8. How is it that $\|f\ast\phi_n\|_\infty$ converges uniformly? As far as I understood, pointwise convergence on a compact set does not necessarily imply uniform convergence.

9. Originally Posted by jon.s.beardsley
How is it that $\|f\ast\phi_n\|_\infty$ converges uniformly? As far as I understood, pointwise convergence on a compact set does not necessarily imply uniform convergence.
I guess you mean $f\ast\phi_n$.

Since this is the result in the case when $f_n=f$ for all $n$, I supposed you already knew that $f\ast\phi_n$ converges uniformly to $f$. (So that you were asked for a generalization of this fact)

This is a usual property of approximations of delta, a quick one but not a trivial one. On a compact set, if $f$ is continuous, $\|f\ast\phi_n-f\|_\infty\to 0$. The idea for the proof is to write $(f\ast\phi_n)(x)-f(x)=\int (f(t)-f(x))\phi_n(x-t) dt$, and to use the fact that $\phi_n$ is 0 away from 0 (precisions depend on your own definition) so that the integral reduces to a segment around $x$ of small width. Using the uniform continuity of $f$ (that's were compacity is involved), we conclude. (Use an $\varepsilon>0$ for the proof) I guess you already met this proof in your lecture, didn't you?

10. Thankyou for your help. I have not had any sort of lecture or class on this material. I am attempting to prove some properties of generalized functions for an undergraduate research thesis, and I'm having to figure much out my own (i.e. measure theory, distributions, a lot of functional analysis). I'm trying to show that a class of generalized functions form a sheaf (you know, those things Grothendieck liked) over locally compact spaces, and am starting with $\mathbb{R}^n$. Right now I'm working on a glueing property.

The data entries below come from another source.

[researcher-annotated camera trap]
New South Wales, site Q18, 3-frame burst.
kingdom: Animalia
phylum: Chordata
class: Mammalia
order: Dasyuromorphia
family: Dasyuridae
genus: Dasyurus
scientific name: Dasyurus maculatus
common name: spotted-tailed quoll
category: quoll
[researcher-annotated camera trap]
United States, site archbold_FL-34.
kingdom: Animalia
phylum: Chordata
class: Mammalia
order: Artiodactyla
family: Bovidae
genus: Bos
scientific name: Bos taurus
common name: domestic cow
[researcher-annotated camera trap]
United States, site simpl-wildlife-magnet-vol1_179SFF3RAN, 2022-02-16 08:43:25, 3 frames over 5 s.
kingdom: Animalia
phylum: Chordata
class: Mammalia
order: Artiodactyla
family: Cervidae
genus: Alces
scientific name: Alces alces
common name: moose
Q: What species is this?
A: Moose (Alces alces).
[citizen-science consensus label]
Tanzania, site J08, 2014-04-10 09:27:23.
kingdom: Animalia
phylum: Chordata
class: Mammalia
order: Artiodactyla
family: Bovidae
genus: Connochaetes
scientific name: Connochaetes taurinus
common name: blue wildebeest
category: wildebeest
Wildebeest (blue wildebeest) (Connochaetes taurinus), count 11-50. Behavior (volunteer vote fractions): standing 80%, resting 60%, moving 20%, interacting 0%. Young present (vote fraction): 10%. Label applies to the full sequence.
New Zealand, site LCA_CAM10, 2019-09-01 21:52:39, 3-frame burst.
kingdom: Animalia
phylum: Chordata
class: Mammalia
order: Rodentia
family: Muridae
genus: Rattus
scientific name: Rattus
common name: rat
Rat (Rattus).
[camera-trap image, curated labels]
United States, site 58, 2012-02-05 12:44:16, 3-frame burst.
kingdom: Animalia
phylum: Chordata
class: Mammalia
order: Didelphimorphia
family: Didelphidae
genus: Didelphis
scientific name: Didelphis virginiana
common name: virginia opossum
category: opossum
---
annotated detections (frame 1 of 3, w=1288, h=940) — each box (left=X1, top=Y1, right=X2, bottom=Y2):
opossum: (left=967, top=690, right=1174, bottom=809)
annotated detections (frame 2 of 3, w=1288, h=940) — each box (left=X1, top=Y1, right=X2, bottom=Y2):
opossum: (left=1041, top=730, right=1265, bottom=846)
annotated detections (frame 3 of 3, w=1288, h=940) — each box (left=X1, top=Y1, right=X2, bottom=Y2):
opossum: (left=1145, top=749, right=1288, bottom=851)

Thanks again for all the help.

11. I cannot see how $
(f\ast\phi_n)(x)-f(x)=\int (f(t)-f(x))\phi_n(x-t) dt
$
is true.

12. Originally Posted by jon.s.beardsley
I cannot see how $
(f\ast\phi_n)(x)-f(x)=\int (f(t)-f(x))\phi_n(x-t) dt
$
is true.
Because $f\ast\phi_n(x)=\int f(t)\phi_n(x-t)dt$( and $=\int f(x-t)\phi_n(t)dt$ as well) and, since $\int\phi_n(t)dt=1$ (approximation of delta...), $f(x)=f(x)\int \phi_n(t) dt=f(x)\int \phi_n(x-t) dt=\int f(x)\phi_n(x-t)dt$ (change of variable)

13. All is clear now! Thankyou!